== TASK TO CARRY OUT ==
Please continue the article on the Furry Weekend Atlanta convention, given below, starting right after its final sentence.

-- SOURCE TEXT start --

Furry Weekend Atlanta (FWA) is a furry convention held annually in Atlanta, Georgia.

History 
Furry Weekend Atlanta started as an outgrowth of a local furry meetups often held in Atlanta at the homes of various members of the furry fandom. As the gatherings became larger, the idea of formally holding a convention was raised. After several unsuccessful attempts, a plan was made to hold a convention in February 2004. The name Furry Weekend Atlanta was chosen to echo the name of the anime convention held in the city, Anime Weekend Atlanta. The name became a federally registered trademark on December 2, 2008. Originally held around Valentine's Day, the convention was rescheduled to be held mid-March in 2009. In January 2022, Furry Weekend Atlanta's Twitter announced they have partnered with the Hilton Atlanta hotel nearby as a ‘overflow hotel’ for their upcoming convention later this year.

-- SOURCE TEXT end --
-- RECORDED DATA start --

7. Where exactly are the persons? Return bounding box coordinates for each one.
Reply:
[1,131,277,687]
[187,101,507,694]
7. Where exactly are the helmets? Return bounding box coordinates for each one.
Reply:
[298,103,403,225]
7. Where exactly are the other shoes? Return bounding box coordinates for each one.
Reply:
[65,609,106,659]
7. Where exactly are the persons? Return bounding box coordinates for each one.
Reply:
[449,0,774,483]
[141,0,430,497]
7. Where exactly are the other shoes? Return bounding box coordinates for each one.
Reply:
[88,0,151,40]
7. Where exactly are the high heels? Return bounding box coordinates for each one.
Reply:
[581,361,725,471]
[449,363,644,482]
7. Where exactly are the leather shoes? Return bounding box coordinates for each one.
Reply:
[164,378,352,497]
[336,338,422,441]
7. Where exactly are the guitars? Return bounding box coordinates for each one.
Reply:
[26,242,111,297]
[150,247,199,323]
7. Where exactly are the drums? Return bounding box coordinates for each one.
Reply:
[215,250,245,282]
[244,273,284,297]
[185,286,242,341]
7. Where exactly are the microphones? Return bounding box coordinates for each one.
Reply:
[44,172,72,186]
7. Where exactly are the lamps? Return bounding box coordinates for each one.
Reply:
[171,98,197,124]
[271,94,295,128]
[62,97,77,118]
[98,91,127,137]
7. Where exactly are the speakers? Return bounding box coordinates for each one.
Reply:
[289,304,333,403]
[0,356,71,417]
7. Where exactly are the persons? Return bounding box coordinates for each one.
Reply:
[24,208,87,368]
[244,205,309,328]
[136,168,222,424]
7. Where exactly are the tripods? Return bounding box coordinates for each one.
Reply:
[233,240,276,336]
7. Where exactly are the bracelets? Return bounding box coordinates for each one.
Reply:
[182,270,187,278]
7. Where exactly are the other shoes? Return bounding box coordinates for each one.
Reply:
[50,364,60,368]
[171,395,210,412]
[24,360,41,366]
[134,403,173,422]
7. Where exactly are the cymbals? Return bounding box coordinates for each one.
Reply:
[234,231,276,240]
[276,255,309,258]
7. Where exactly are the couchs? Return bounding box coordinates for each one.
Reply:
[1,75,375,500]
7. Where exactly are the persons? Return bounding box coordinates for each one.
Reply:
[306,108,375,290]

-- RECORDED DATA end --

== EXERCISE OUTPUT ==
Organization 
Furry Weekend Atlanta, Inc., is the 501(c)(3) non-profit corporation which organizes the Furry Weekend Atlanta convention. Furry Weekend Atlanta Inc. is headed by an executive committee and in addition to operating the annual convention, promotes the acceptance of the furry fandom in the southeast United States. Furry Weekend Atlanta, Inc. retains only the funds necessary for the organization of the Furry Weekend Atlanta convention, and donates the rest to charities.

Charity 
From 2005 to 2006, Furry Weekend Atlanta supported the Ellijay Wildlife Rehabilitation Sanctuary, a state and federally licensed wildlife rehabilitation center located in Ellijay, Georgia. Furry Weekend Atlanta attendees donated almost $4,000 to the Sanctuary in 2006, and almost $3,000 in 2005. From 2007 to present, Furry Weekend Atlanta has supported the Conservator's Center, a nonprofit organization working to preserve threatened species.

Furry Weekend Atlanta by year

References

External links 

Furry Weekend Atlanta – official website
Furry Weekend Atlanta at WikiFur

Furry conventions
Recurring events established in 2004
Conventions in Atlanta
Tourist attractions in Atlanta
Annual events in Georgia (U.S. state)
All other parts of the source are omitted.